MATERIALS PROVIDED.

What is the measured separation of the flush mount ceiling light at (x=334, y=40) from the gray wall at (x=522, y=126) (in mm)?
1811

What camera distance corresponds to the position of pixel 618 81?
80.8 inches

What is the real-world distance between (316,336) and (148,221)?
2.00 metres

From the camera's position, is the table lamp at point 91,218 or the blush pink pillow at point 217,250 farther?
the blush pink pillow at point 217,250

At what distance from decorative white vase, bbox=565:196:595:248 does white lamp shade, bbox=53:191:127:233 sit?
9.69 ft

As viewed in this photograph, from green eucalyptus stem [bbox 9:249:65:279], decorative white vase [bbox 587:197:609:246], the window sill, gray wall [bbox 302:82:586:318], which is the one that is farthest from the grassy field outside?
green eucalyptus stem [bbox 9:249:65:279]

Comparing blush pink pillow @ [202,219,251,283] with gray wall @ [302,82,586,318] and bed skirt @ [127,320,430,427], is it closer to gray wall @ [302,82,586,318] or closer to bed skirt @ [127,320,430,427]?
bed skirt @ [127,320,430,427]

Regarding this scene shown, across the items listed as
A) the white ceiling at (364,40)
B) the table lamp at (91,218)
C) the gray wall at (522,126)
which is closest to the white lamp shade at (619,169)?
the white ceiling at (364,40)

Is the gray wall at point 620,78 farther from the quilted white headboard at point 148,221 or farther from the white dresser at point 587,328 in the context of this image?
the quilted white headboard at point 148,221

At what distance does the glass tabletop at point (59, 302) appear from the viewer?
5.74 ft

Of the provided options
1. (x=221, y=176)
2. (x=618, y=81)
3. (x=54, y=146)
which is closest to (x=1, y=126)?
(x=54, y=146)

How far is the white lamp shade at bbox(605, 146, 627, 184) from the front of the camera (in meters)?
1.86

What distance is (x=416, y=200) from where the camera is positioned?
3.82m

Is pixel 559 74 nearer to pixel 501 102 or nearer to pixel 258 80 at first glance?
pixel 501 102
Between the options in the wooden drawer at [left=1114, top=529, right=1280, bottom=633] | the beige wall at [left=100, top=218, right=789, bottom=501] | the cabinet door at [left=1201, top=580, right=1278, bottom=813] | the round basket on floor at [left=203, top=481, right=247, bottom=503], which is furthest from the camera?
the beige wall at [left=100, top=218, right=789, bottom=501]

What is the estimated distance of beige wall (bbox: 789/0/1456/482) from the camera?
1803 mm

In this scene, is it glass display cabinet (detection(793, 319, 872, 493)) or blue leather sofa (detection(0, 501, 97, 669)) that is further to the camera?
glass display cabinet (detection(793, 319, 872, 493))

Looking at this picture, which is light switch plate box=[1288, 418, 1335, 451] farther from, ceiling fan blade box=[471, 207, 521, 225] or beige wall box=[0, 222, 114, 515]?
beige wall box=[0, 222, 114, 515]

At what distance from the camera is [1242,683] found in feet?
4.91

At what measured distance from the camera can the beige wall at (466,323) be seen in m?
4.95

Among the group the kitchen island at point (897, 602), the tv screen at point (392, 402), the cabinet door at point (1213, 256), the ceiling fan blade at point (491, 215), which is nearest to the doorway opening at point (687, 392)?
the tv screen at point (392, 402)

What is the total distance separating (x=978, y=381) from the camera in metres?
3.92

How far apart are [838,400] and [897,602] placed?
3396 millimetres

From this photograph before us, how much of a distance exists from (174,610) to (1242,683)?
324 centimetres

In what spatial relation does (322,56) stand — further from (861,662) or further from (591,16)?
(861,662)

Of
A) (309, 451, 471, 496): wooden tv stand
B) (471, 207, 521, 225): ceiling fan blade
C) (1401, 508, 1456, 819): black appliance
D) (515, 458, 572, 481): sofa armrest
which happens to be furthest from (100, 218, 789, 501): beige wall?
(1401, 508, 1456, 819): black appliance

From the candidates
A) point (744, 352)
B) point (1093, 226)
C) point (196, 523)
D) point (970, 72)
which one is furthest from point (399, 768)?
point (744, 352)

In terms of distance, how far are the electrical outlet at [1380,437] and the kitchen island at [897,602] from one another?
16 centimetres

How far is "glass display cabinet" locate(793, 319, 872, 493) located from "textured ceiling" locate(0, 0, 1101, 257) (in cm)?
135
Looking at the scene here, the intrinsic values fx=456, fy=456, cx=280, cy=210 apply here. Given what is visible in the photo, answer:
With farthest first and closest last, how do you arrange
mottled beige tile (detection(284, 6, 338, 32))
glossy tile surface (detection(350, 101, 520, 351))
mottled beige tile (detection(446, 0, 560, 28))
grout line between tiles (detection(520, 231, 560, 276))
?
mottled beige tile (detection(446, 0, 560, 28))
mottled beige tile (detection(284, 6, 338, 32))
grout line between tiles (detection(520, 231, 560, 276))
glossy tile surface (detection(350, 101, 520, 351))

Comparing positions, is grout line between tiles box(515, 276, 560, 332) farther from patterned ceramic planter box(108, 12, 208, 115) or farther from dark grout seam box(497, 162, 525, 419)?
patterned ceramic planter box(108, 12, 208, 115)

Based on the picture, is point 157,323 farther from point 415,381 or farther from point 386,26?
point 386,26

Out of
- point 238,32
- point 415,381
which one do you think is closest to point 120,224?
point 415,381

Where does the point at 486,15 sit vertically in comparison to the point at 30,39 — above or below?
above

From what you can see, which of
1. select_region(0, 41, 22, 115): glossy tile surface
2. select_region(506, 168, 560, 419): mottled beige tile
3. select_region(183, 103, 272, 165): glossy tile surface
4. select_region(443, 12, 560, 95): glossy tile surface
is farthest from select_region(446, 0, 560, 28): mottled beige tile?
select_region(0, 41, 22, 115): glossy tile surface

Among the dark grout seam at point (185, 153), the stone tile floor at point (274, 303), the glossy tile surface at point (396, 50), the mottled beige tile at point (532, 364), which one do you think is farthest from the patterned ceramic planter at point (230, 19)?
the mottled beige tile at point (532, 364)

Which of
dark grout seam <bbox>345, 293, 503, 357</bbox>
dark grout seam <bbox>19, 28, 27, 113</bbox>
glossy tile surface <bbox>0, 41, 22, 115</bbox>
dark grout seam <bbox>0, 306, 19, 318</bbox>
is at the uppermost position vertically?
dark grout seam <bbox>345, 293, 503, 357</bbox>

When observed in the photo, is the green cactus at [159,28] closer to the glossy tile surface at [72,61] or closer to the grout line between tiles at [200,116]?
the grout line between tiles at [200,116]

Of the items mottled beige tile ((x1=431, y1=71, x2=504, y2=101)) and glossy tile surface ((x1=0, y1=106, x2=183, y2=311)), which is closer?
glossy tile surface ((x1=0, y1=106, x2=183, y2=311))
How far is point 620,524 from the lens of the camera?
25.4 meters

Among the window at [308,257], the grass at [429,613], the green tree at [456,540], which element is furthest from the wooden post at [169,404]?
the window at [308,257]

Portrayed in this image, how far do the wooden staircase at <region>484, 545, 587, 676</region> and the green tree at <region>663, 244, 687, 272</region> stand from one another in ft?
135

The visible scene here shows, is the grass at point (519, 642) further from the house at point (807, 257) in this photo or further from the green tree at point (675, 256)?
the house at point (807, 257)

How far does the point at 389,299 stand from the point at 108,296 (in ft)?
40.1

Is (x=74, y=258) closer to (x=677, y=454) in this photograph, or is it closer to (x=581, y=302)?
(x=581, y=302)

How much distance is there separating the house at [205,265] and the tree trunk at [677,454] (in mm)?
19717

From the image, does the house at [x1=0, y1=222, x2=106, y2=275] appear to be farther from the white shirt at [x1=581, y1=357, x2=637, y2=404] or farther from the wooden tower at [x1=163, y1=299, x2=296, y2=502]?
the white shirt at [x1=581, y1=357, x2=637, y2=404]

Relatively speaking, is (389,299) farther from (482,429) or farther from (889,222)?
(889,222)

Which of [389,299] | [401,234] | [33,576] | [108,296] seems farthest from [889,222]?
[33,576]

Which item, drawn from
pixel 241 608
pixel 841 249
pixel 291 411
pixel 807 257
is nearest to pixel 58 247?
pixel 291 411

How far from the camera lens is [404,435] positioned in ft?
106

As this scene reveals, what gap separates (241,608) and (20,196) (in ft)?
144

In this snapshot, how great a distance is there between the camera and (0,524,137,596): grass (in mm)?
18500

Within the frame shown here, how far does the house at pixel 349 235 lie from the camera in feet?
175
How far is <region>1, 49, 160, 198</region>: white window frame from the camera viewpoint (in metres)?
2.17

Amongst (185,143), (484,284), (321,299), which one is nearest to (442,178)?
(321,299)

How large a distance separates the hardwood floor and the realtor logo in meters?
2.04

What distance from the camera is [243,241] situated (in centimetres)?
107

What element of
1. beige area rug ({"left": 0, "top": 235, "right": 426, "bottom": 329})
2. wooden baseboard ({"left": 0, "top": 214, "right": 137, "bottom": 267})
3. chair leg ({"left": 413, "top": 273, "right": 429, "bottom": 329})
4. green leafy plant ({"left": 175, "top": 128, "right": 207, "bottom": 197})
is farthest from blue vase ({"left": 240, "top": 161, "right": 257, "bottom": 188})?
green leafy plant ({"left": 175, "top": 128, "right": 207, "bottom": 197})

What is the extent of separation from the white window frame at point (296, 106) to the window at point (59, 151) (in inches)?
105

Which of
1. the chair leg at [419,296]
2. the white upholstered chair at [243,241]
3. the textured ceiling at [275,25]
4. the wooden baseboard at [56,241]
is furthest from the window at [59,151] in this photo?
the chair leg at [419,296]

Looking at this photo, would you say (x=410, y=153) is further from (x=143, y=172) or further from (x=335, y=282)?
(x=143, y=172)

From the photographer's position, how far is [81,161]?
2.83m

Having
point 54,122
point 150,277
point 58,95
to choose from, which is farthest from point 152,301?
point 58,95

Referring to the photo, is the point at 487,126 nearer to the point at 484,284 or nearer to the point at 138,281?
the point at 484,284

GOAL OF THE EXERCISE. Format the lines running from the start of the data through the line that contains "2.00 metres", inclusive, as a numbered list, leaving out any blank lines.

OUTPUT.
1. What is the measured separation of the flush mount ceiling light at (x=334, y=40) from the gray wall at (x=522, y=126) (in mm)?
2. 1811
3. What camera distance corresponds to the position of pixel 618 81?
4. 80.8 inches
5. What is the real-world distance between (316,336) and (148,221)?
6. 2.00 metres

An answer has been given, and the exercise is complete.